→ **Problem**
Give the records again exactly, but drop the pictures.

******************************

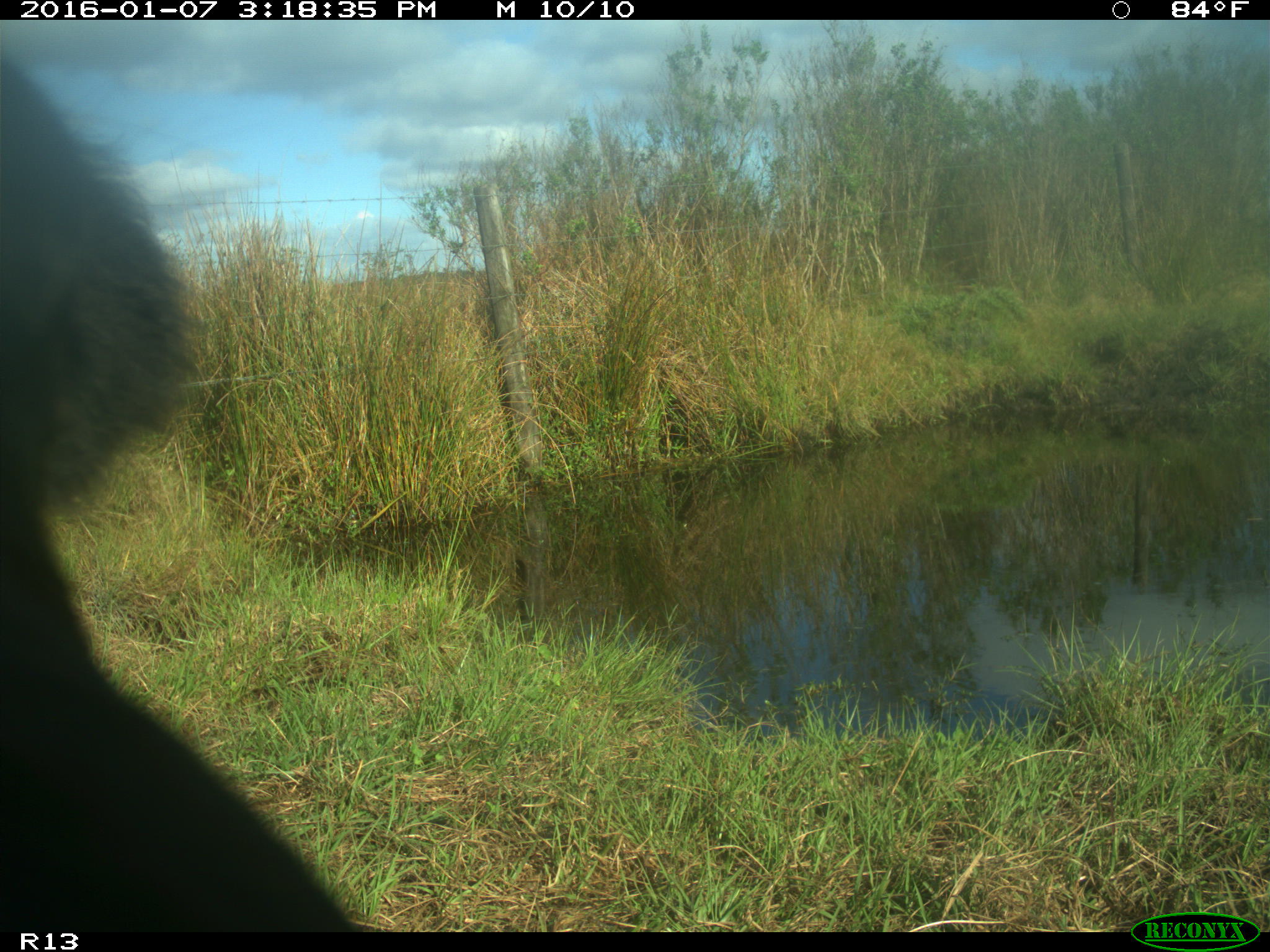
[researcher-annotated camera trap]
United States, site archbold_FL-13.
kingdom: Animalia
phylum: Chordata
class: Mammalia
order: Artiodactyla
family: Bovidae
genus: Bos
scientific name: Bos taurus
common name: domestic cow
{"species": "Bos taurus (domestic cow)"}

******************************

→ **Solution for this task**
[researcher-annotated camera trap]
United States, site archbold_FL-13.
kingdom: Animalia
phylum: Chordata
class: Mammalia
order: Artiodactyla
family: Bovidae
genus: Bos
scientific name: Bos taurus
common name: domestic cow
{"species": "Bos taurus (domestic cow)"}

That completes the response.